[The Confessions of J. J. Rousseau by Jean Jacques Rousseau]@TWC D-Link bookThe Confessions of J. J. Rousseau BOOK V 33/67
Perhaps Nature sported or blundered, and this combination ought not to have existed; I only know it did exist.
All those who know Madam de Warrens (a great number of whom are yet living) have had opportunities of knowing this was a fact; I dare even aver she had but one pleasure in the world, which was serving those she loved.
Let every one argue on the point as he pleases, and gravely prove that this cannot be; my business is to declare the truth, and not to enforce a belief of it. I became acquainted with the particulars I have just related, in those conversations which succeeded our union, and alone rendered it delicious.

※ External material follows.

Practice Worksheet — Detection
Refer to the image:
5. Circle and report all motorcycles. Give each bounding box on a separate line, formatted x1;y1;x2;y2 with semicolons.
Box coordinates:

She was right when she concluded her complaisance would be useful to me; I derived great advantages from it in point of useful instruction. Hitherto she had used me as a child, she now began to treat me as a man, and entertain me with accounts of herself.
Everything she said was so interesting, and I was so sensibly touched with it, that, reasoning with myself, I applied these confidential relations to my own improvement and received more instruction from them than from her teaching.
When we truly feel that the heart speaks, our own opens to receive its instructions, nor can all the pompous morality of a pedagogue have half the effect that is produced by the tender, affectionate, and artless conversation of a sensible woman on him who loves her. The intimacy in which I lived with Madam de Warrens, having placed me more advantageously in her opinion than formerly, she began to think (notwithstanding my awkward manner) that I deserved cultivation for the polite world, and that if I could one day show myself there in an eligible situation, I should soon be able to make my way.